# Wooden under mount drawer slides



## vikingcape (Jan 3, 2013)

I just watched all of Charles Neil's videos on the pie safe (probably one of the most informative series of videos I have seen, check them out if your new to woodworking like me). He spoke of under mount drawer slides, but didn't go into detail on them. Are they essentially the same thing as normal drawer slides just placed on the bottom? I am making a side table and when I make something I always want to try a new technique to gain some knowledge, so I would love to give this a go. Can I just put notches on the bottom of the drawer to run on the slides or is there some other way. Just would like to know from the guys who have done it. And also what is a good method for a catch so contents don't come careening out in a wonderful loud waterfall? Thanks in advance


----------



## Nicky (Mar 13, 2007)

You can find draw slides that a manufactured specifically to be installed on the bottom. You have many options. I've used ball bearing type when weight is an issue.

Check out 



 for an overview. Search youtube for others who have installed these types of slides.

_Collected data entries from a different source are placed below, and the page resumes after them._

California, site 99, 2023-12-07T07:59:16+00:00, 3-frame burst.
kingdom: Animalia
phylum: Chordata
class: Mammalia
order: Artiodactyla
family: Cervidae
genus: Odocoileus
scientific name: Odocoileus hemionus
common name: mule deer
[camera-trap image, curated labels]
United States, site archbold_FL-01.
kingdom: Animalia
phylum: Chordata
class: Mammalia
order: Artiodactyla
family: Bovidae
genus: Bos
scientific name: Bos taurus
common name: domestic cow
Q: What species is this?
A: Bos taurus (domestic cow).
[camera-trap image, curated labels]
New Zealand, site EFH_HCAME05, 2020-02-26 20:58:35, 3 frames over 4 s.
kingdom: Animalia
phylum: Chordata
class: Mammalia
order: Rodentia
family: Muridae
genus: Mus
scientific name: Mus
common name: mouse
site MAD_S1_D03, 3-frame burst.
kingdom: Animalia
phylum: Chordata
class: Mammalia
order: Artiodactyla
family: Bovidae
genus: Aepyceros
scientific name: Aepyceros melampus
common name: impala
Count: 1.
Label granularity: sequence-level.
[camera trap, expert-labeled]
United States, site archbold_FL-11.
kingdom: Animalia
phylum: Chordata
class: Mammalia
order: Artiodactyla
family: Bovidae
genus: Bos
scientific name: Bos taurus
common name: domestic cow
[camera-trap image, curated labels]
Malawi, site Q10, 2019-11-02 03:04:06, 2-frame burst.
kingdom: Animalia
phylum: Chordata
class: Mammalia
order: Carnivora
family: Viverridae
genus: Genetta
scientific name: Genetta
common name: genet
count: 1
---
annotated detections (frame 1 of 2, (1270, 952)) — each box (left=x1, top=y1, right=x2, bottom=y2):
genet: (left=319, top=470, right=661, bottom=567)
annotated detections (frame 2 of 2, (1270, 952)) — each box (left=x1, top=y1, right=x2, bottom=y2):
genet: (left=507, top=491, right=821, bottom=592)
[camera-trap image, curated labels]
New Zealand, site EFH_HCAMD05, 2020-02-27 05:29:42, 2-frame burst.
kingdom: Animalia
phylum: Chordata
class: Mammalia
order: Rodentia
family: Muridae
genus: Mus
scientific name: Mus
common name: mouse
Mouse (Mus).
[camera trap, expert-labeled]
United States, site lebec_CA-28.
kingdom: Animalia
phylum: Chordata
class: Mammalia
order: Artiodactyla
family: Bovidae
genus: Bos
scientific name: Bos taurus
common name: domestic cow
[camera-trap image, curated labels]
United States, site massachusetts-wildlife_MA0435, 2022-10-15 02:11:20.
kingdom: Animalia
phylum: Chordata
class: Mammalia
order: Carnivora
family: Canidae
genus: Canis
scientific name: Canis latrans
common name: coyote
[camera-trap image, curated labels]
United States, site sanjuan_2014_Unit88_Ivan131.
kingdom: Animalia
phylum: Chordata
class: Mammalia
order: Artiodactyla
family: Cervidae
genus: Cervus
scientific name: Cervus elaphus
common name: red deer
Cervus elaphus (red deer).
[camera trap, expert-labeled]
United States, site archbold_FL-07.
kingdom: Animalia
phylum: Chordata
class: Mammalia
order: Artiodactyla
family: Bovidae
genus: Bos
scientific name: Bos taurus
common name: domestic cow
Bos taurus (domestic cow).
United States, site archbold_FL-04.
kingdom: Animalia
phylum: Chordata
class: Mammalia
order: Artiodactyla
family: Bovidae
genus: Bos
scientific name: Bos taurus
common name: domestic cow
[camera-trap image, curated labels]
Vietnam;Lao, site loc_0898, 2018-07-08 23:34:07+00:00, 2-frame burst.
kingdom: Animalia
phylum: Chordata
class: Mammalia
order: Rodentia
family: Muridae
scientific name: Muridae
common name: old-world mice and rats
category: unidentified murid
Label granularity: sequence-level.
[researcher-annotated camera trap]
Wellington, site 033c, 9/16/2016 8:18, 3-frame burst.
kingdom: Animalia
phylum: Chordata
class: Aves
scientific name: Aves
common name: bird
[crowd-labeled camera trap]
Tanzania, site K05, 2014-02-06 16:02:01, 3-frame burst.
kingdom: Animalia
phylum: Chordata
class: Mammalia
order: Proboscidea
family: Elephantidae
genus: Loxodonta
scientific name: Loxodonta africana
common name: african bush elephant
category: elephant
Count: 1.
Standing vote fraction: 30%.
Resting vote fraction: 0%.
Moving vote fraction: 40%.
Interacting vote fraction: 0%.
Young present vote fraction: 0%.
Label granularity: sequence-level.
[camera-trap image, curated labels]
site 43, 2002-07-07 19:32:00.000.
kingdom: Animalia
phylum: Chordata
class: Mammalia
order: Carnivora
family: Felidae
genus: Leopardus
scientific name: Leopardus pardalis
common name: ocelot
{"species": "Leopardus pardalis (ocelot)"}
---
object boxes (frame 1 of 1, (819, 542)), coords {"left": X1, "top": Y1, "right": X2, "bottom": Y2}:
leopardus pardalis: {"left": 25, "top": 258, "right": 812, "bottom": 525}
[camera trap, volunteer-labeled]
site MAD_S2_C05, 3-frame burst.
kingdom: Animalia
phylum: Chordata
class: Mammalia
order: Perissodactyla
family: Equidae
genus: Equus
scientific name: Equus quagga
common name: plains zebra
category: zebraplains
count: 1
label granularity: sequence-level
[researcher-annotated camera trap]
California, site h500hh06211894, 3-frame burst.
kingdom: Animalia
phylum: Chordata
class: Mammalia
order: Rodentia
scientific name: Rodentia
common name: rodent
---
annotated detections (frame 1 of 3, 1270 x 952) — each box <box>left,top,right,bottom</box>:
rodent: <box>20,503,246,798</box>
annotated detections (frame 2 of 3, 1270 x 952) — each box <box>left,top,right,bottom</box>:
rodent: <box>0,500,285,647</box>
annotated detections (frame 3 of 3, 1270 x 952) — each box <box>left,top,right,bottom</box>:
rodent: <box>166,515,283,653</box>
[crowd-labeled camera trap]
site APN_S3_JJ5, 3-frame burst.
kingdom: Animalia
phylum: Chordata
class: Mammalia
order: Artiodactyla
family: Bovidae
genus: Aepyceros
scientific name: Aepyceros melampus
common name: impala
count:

Determine the type of slide that is best for your application (weight of the content, not visible, soft-close), then use these specs to find the best slides. You'll find slides on both ends of the spectrum.

Some companies to look at (an this is suggested as a starting point only):
Accuride
Blum
Knape and Vogt

Each type will have it's method for installation. Some may require notches, others may not. I would suggest you purchase the slides first.


----------



## vikingcape (Jan 3, 2013)

Thanks Nicky. Real nice of you to answer with all of the company names and everything. Maybe I wasn't specific enough in my question. I was wanting to know how to make them from wood. Not buy them. Thank you anyway.


----------



## marcuscraft (Nov 14, 2012)

Kaleb -

The few times I've seen wooden undermount slides, they look very much like this:

http://www.rockler.com/product.cfm?page=198&site=ROCKLER


----------



## vikingcape (Jan 3, 2013)

A sliding dovetail then. Neat. Thanks Marcus. I'll give it a go maybe


----------



## marcuscraft (Nov 14, 2012)

I've never used one personally, so I make no guarantees on their function or appropriateness…just what I've seen around.

Good luck w/ the build.


----------



## Nicky (Mar 13, 2007)

You were specific in your title. Opps on my part.


----------



## vikingcape (Jan 3, 2013)

No worries Nicky. Gave me something to look at and gain ideas. Thanks. Helpful nonetheless


----------



## mojapitt (Dec 31, 2011)

The ball bearing ones work really smooth


----------



## megabang (Apr 7, 2013)

I've tried many methods over the years and have decided that for small inset drawers I don't use slides at all. I just make the drawer slightly smaller than the opening. Depending on what reveal you want would determine the drawer size. Once everything has finish on it, the drawer runs smoothly. Here's a photo for reference. This piece has been in place for a few years and works perfectly.


----------



## vikingcape (Jan 3, 2013)

Thanks guys. John that is really something to think about. Love the touches in it


----------



## kdc68 (Mar 2, 2012)

And also what is a good method for a catch so contents don't come careening out in a wonderful loud waterfall?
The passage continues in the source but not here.